From (ii), and to a lesser extent from (i), it will be clear that most blogging, by its very nature, sins against the intellect. Regrettably, an additional sin (or, if we want to be super-generous, potential sin) arises from the typical Internet text itself. As anyone knows who has striven to write it, Internet-specific prose does two things, and only two things, very well. It simplifies, thanks to hyperlinks, the sourcing of allegations; and it encourages the aphoristic. Even on the best screens, such prose is physically tiring to read. Long paragraphs are incomparably harder to understand onscreen than they are on the printed page. The constant temptation, then – as mentioned in point (iii) – is to dumb-down everything. Away with the subordinate clause. Hurl nuances into the rubbish-dump. Delete everything which requires reflection. Cultivate, at any price, the wisecrack. Sustained arguments are just too hard. Hit-and-run attacks are much more satisfying to arrange. As for correct spelling and grammar, well, who needs those? Write what you feel, baby. The egalitarian, democratic, and (therefore) deeply anti-Catholic implications of all this are, or at any rate they should be, obvious. Which makes it all the more shameful that one needs to spell them out; but even the better Catholic blogs and online fora tend to abound in orthography (to say nothing of syntax) which thirty years ago would have disgraced a ten-year-old.

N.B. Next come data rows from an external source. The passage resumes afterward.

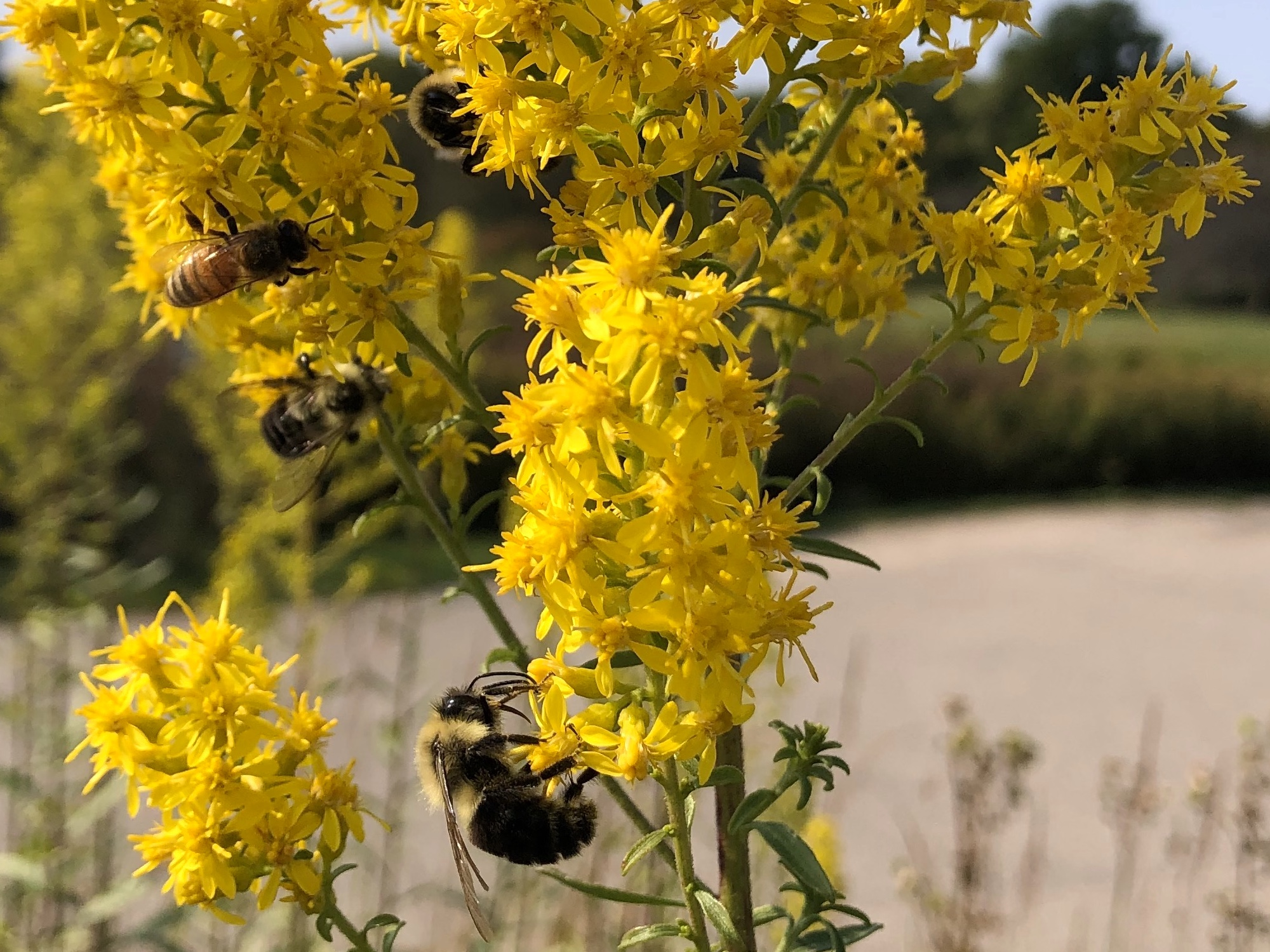 Bees on Showy Goldenrod on September 22, 2020.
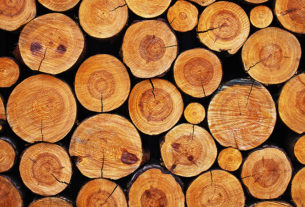 Un bando per giovani laureati dedicato agli usi e tecnologie del legno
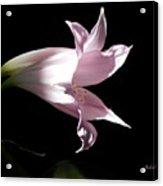 Lovely Lilies Bird In Flight Acrylic Print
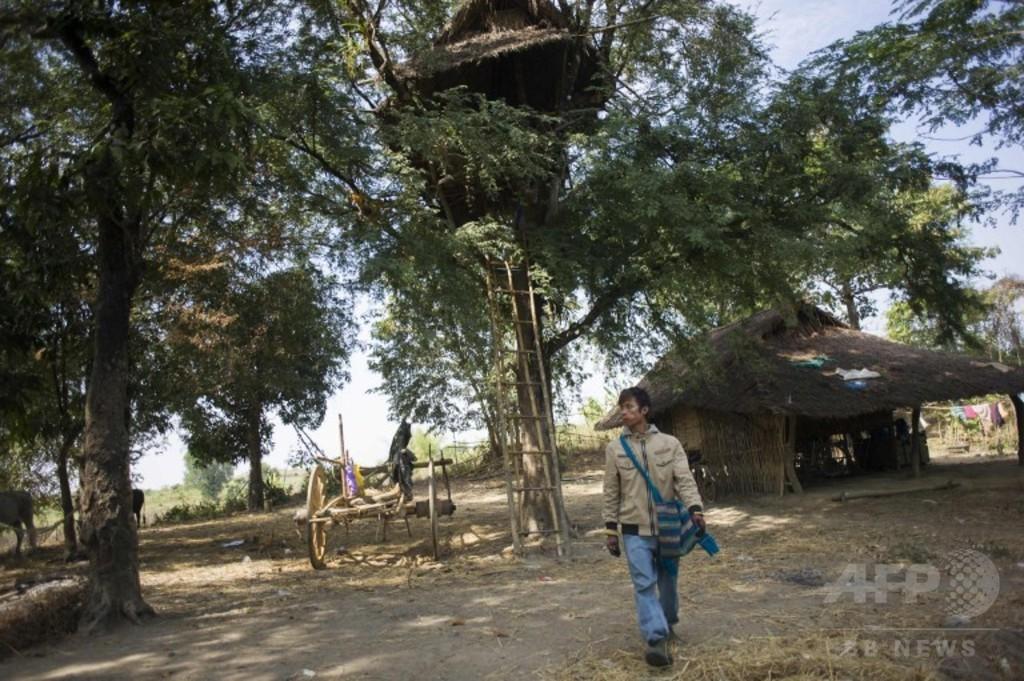 ゾウが来たら木の上に避難、ミャンマー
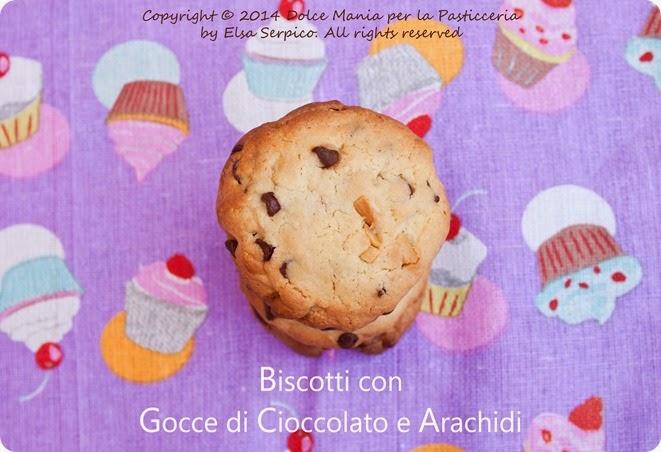 Biscotti-con-cioccolato-e-arachidi-2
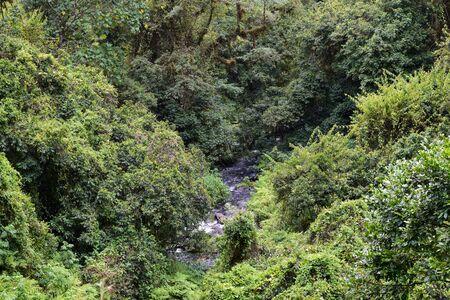 River in the forest, Mount Kenya National Park, Kenya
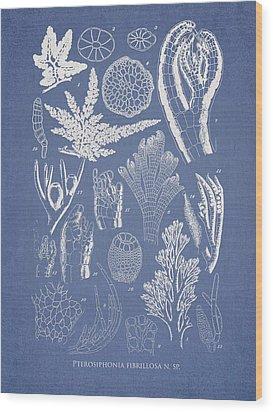 Pterosiphonia Fibrillosa Wood Print by Aged Pixel
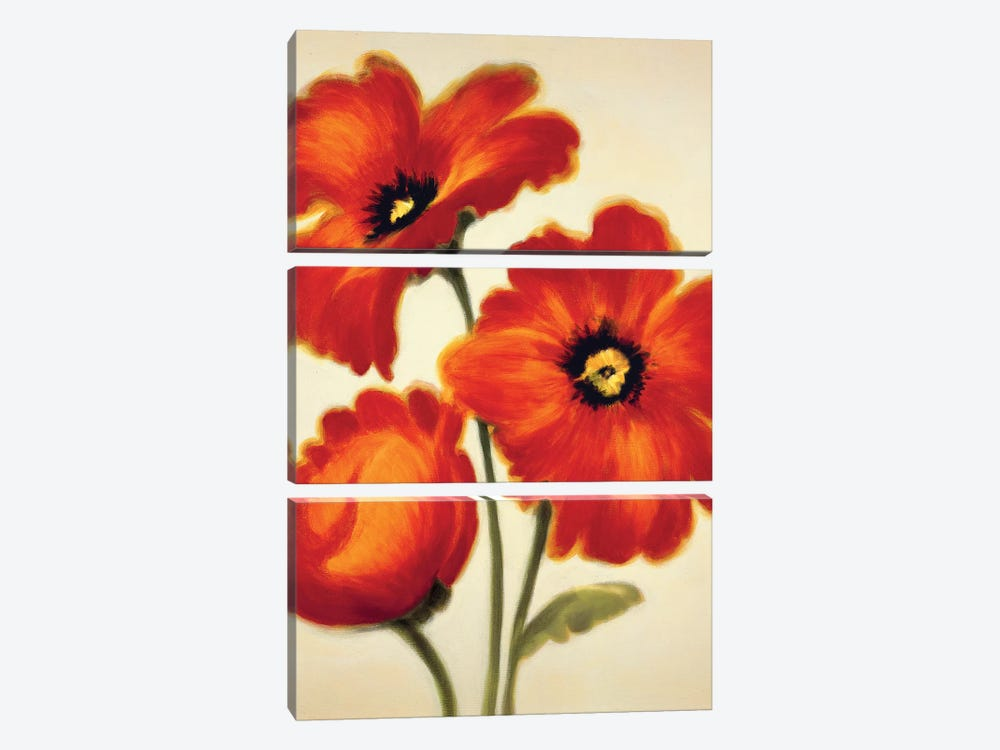 Orange Poppies by Paula Benson 3-piece Canvas Art Print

And where, in all this, does the unlucky Catholic author – alluded to in (iv) – happen to fit? An author, that is, who does his best to proclaim orthodox dogma; who writes as well as he can; who has a track record of publication in sane periodicals; and who hopes (however optimistically) to earn enough by magazine-writing to prevent the telephone and the hot water from being cut off? It is plain that for any such author, the lay blogosphere means unmitigated calamity. Who will pay for his output, when the output of every self-educated pseudo-Catholic freak can be read online for nothing? Or was Rerum Novarum never meant to apply to the scribbling set? No-one is suggesting that the Catholic author, or any author, should be cosseted; we know from the Soviet Writers’ Union and similar rackets the hazards of such totalitarian seclusion. But does the concept of a living wage for honest work mean anything at all, or was Leo XIII on a magic-mushroom trip when he said that it did?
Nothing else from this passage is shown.